プロフィール
アイルランドのピアニスト、ジョン・オコーナーはその雄大なフレーズ、非の打ち所のないテクニック、鍵盤から紡ぎ出される色彩豊かな音色によって、特に初期ロマン派のレパートリーにおいて称賛されている。学生時代はダブリンの音楽大学にてJ.J.オレイリーに師事。オーストリア政府奨学金を得てウィーンに留学し、ディーター・ウェーバー、ベートーヴェンの演奏で名高いヴィルヘルム・ケンプに師事する。1973年には満場一致でウィーン・国際ベートーヴェンコンクールで優勝し、ベーゼンドルファーピアノコンクールでも優勝する。
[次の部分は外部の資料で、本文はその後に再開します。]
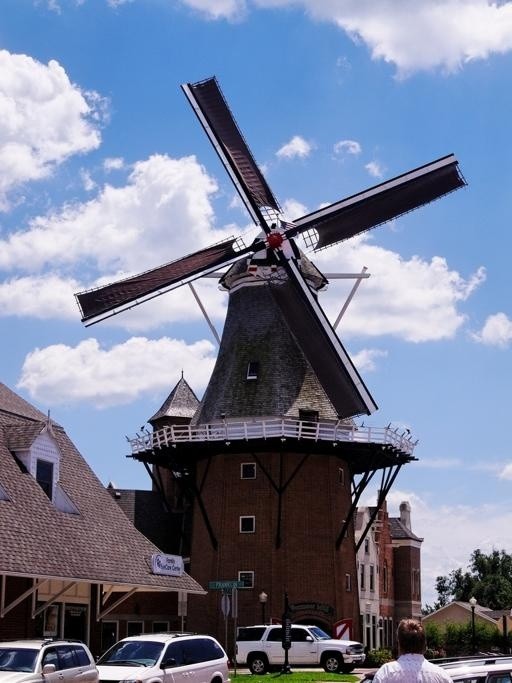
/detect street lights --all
[469,594,479,651]
[258,590,269,624]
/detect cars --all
[358,655,511,682]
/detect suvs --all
[235,623,367,674]
[0,639,100,683]
[93,630,233,683]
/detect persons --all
[370,618,456,683]
[432,645,446,663]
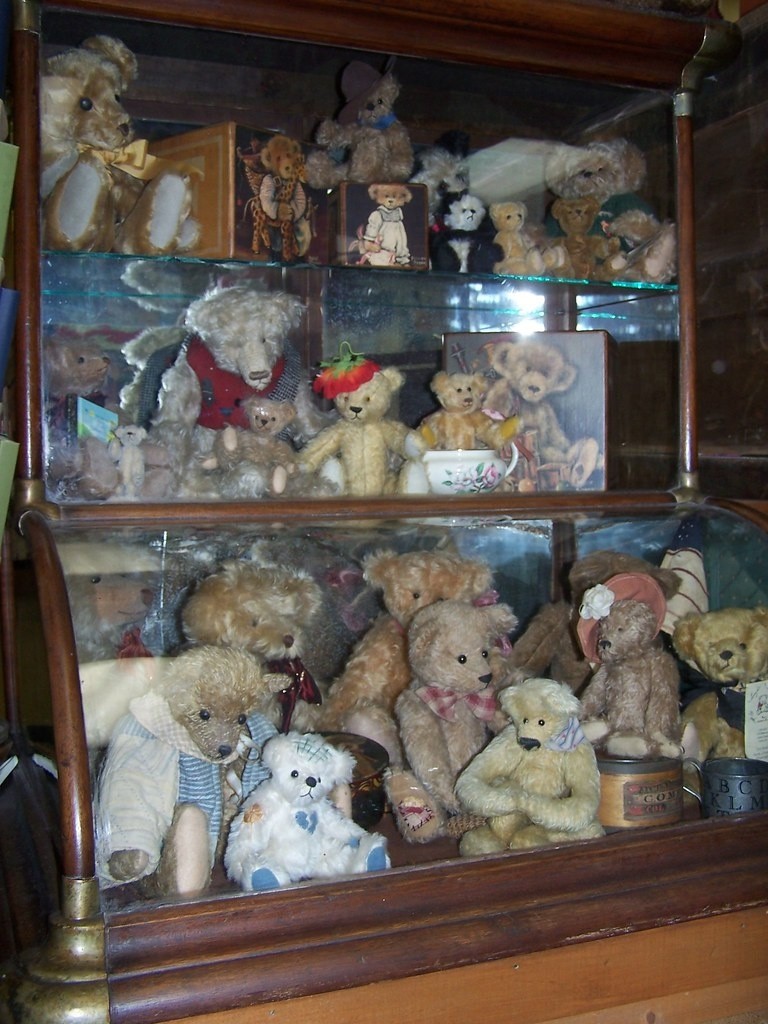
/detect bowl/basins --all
[422,439,518,495]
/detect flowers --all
[312,340,381,399]
[579,582,616,621]
[442,461,500,494]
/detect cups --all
[682,757,768,819]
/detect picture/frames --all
[441,329,610,495]
[66,392,120,450]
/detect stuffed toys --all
[33,34,768,896]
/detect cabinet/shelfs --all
[1,0,767,1024]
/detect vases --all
[680,757,768,820]
[419,441,517,496]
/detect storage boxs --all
[111,122,329,268]
[324,179,430,272]
[593,753,683,829]
[300,729,389,831]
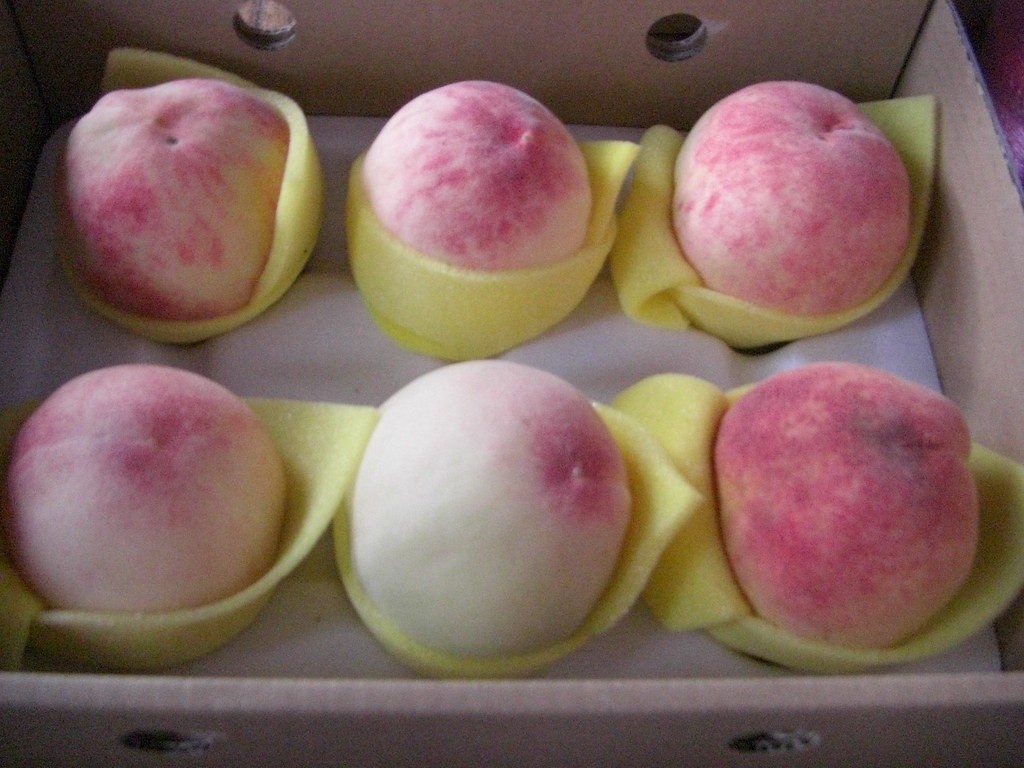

彼が注目を集めはじめたのは、1986年から米国でスタートしたテラーク・レーベルからのベートーヴェン・ピアノソナタ全集からである。オコーナーはチャールズ・マッケラス指揮スコットランド室内管弦楽団ともモーツァルト・ピアノ協奏曲集を録音している。
ベートーヴェンとモーツァルト全集の録音に加え、アイルランドの作曲家、ジョン・フィールドの主要ピアノ作品集の録音にも精力的に取り組んでいる。1990年にはフィールドの15のノクターンを収めたCDは、ビルボード誌のクラシック部門チャートに7週連続登場した。室内楽にも進出し、クリーヴランド四重奏団とシューベルト「鱒」を共演。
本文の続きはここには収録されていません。